The problem: Leave out the pictures and output exactly the lines below from the one with "Chairman of the" down to the one with "Aug 30, 2013;", both of them included.

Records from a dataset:

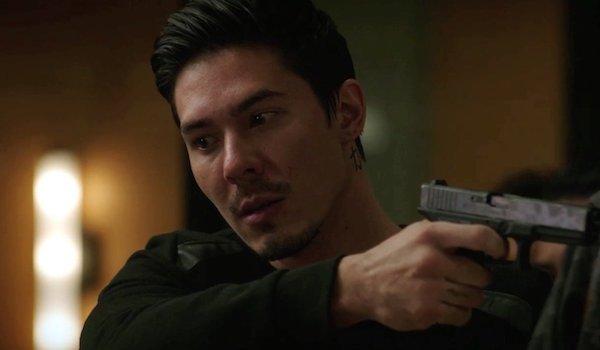 Zhou Cheng holding gun on iron fist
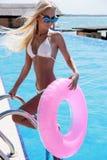 Femme magnifique avec les cheveux blonds dans le maillot de bain élégant posant près de la piscine photographie stock libre de droits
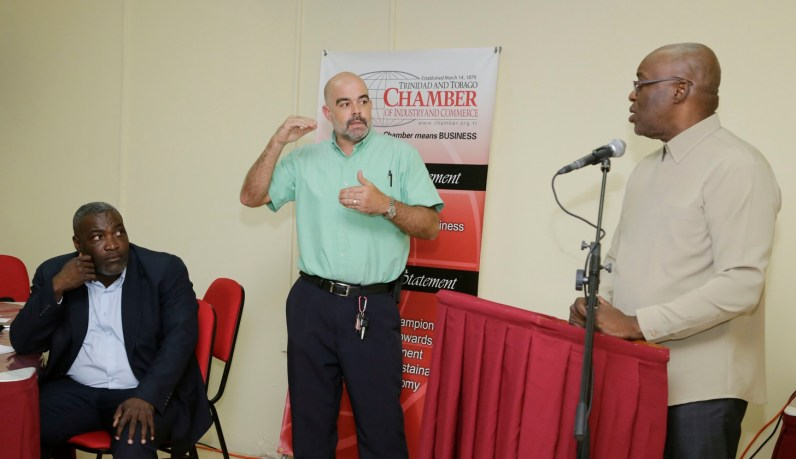 Chairman of the Tobago Division of the T&T Chamber of Industry andCommerce, Demi John-Cruickshank, left, is listening as THA Chief Secretary Kelvin Charles, right,fields a question at the event.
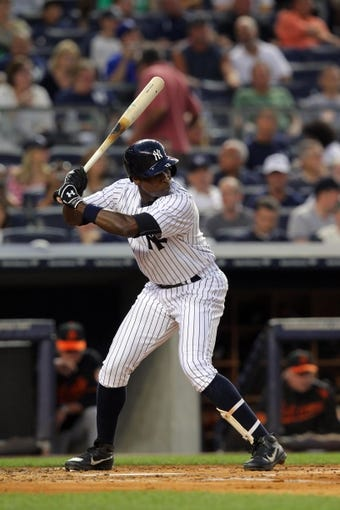 Aug 30, 2013; Bronx, NY, USA; New York Yankees left fielder Alfonso Soriano (12) bats against the Baltimore Orioles during a game at Yankee Stadium. Mandatory Credit: Brad Penner-USA TODAY Sports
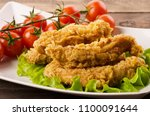 golden fried chicken strips in... | Shutterstock . vector #1100091644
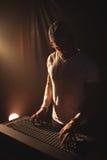 操作混音器的男性DJ在音乐音乐会 免版税库存图片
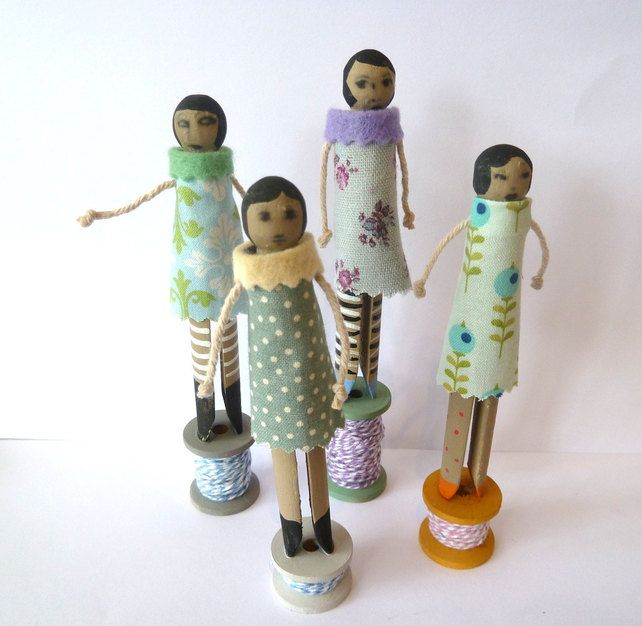 Set of four hand made peg and spool dolls £20.00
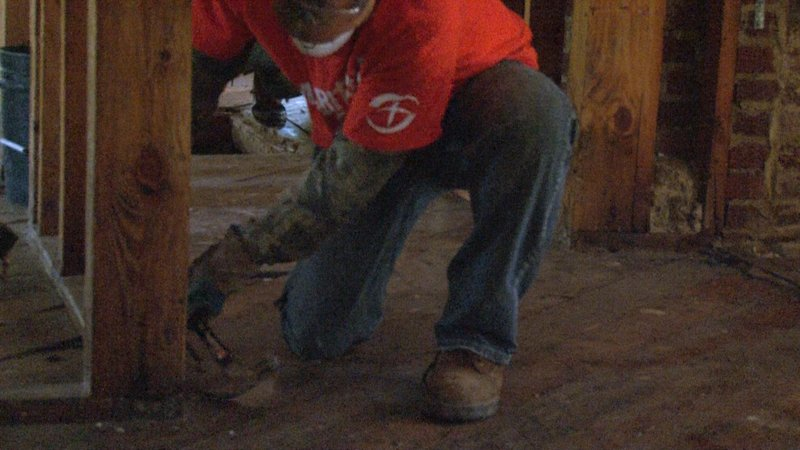 Volunteers removed nails and wood to help families begin the rebuilding process.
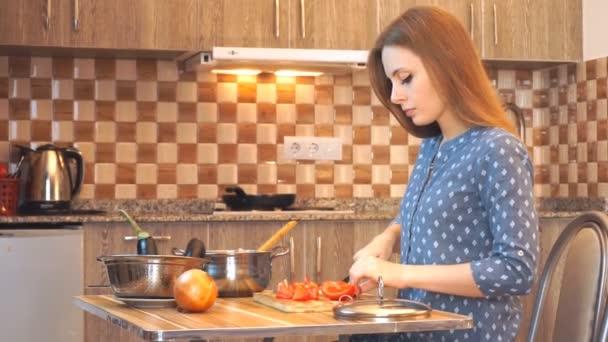 Životní styl v zdravých potravinách: krásná žena, která příležitostně vaří, v kuchyni krájí zeleninu. Střední záběr, přenosný, pomalý pohyb 60 fps.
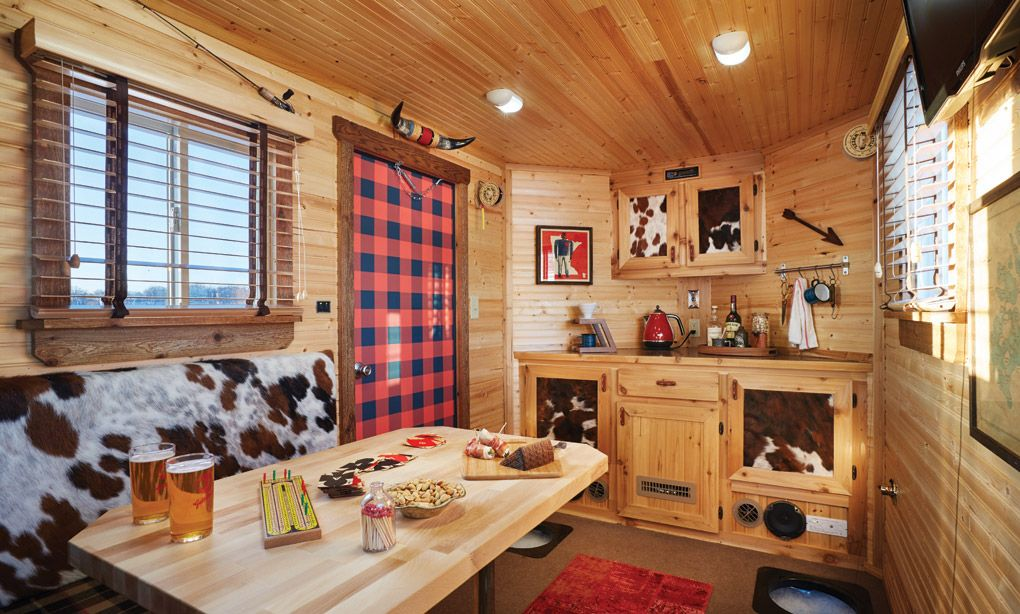 A ralph lauren inspired ice fishing house ice fishing for Fish house interior designs
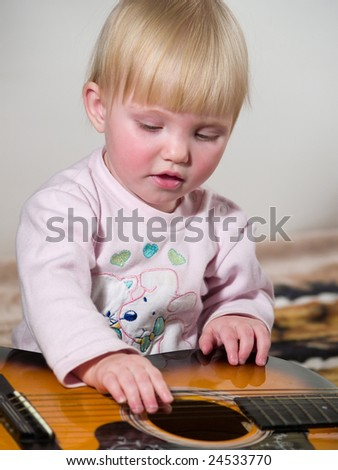 cute child plays on guitar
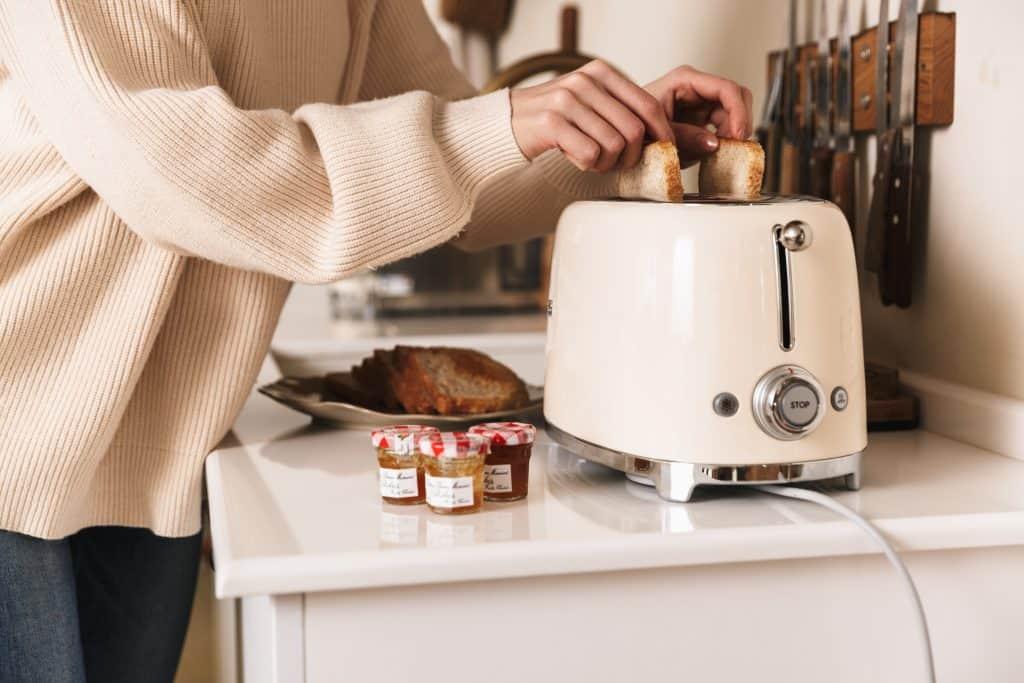 Imagem de uma mulher colocando pães em uma torradeira, próximo à uma barra magnética com facas.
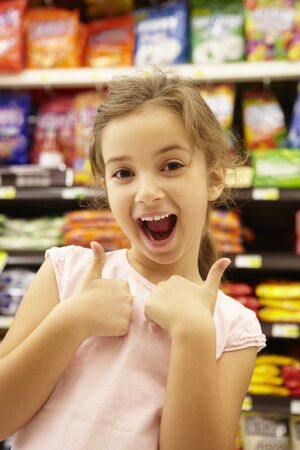 confectionery: Girl in confectionery supermarket confectionery aisle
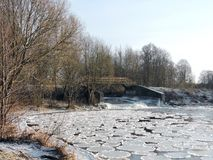 Footbridge by river Sysa and ice pieces, Lithuania Stock Image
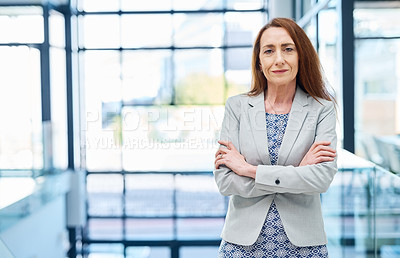 Buy stock photo Portrait of a mature businesswoman standing with her arms crossed in an office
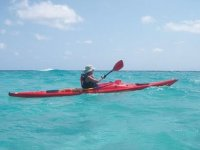 person navigating the sea in canoe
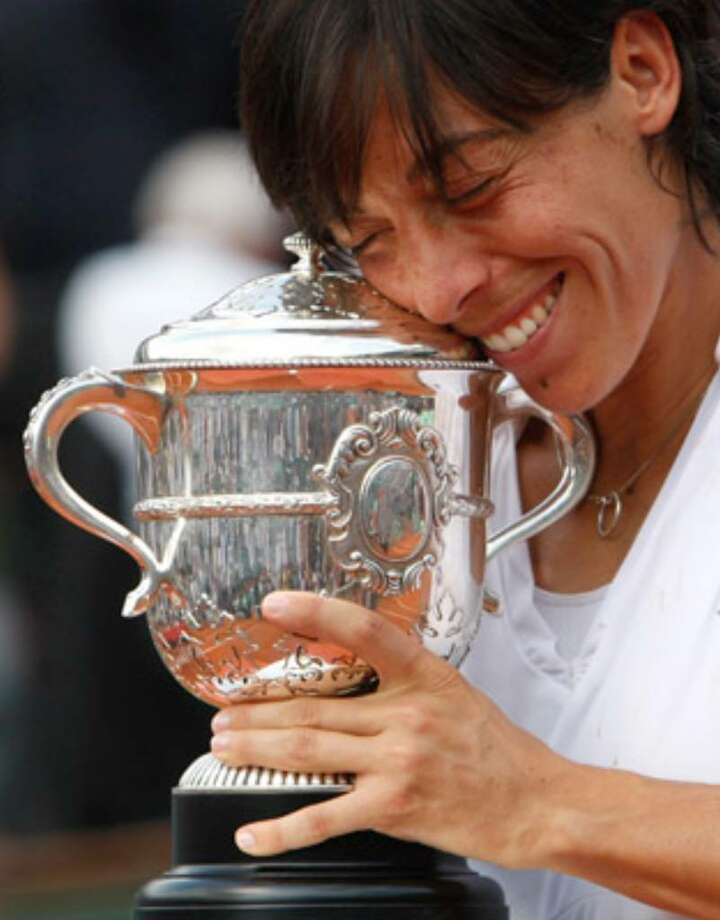 Italy's Francesca Schiavone celebrates her French Open championship after defeating Australia's Samantha Stosur. She won a year after losing in the first round at Roland Garros.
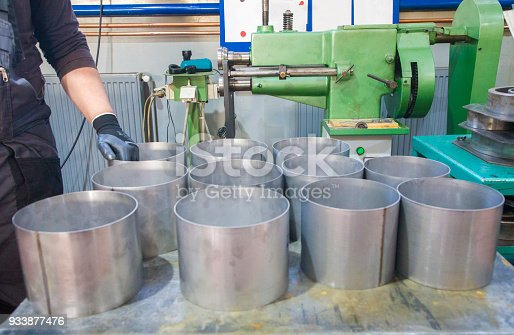 511814244istockphoto Bending worker sheet 933877476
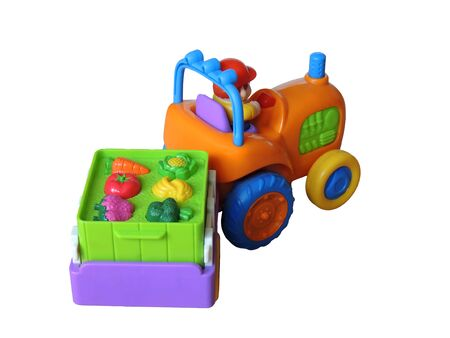 Children s toy Colored small tractor with a truck carrying a load of fruit photo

Task output:
 Chairman of the Tobago Division of the T&T Chamber of Industry andCommerce, Demi John-Cruickshank, left, is listening as THA Chief Secretary Kelvin Charles, right,fields a question at the event.
 Aug 30, 2013; Bronx, NY, USA; New York Yankees left fielder Alfonso Soriano (12) bats against the Baltimore Orioles during a game at Yankee Stadium. Mandatory Credit: Brad Penner-USA TODAY Sports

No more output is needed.